How to Know if You Are Getting Essential Nutrients
Nutrient deficiencies impact our bodies at a basic cellular level, resulting in a range of troubling symptoms related to growth, development and function. A lack of key nutrients can also lead to debilitating conditions, such as osteoporosis, anemia and more. To ensure that you are getting enough essential nutrients, learn which vitamins and minerals you should prioritize.
Calcium – Recommended Dietary Allowance for Adults: 1,000 mg/day
This nutrient is critical for maintaining strong bones and regulating muscle and nerve function. Severe deficiencies can cause muscle cramps, fatigue, poor appetite and abnormal heart rhythms. To ensure that you are getting enough calcium, eat at least three servings of yogurt or milk. You can also supplement your calcium intake by eating dark, leafy green vegetables or by drinking calcium-fortified orange juice.
Vitamin D – Recommended Dietary Allowance for Adults: 600 IU/day
Also important for bone health, vitamin D also appears to influence our overall health in a number of other ways. In fact, recent studies have shown that it may help prevent certain forms of cancer. Some research indicates that people should be taking up to 2000 IU per day for optimal health benefits; however, because vitamin D is fat-soluble, too much can lead to toxicity. Before upping your intake, talk to your doctor about potential benefits and risks.

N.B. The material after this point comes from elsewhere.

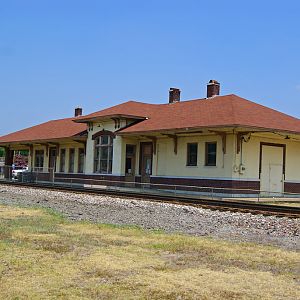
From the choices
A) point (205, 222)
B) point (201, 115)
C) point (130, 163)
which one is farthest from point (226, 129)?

Potassium – Recommended Dietary Allowance for Adults: 4,700 mg/day
Potassium plays a critical role in maintaining electrolyte and fluid balance, heart function, transmission of nerve impulses, and contraction of both smooth and skeletal muscle. Diarrhea, vomiting, excessive sweating, antibiotics and certain health conditions can result in deficiencies. Sports drinks provide large doses of potassium; however, natural sources, such as milk, potatoes, bananas, beans and whole grains, are preferable.
Other Key Nutrients
Nutrients such as iron and vitamin B12 play key roles in red blood cell development and brain function. Deficiencies are relatively rare, since each is available in most American diets. Vegetarians may become deficient in both iron and B12 due to dietary restrictions. Iron and B12 deficiencies can also point toward underlying health conditions that may prevent adequate absorption.
Using Caution with Supplementation
While it’s difficult to overdose on Vitamin B12 and other water-soluble nutrients, fat-soluble nutrients can cause significant health problems when taken in excess. Before starting a supplementation regimen, talk to your doctor for dosing recommendations based on your age, sex and health.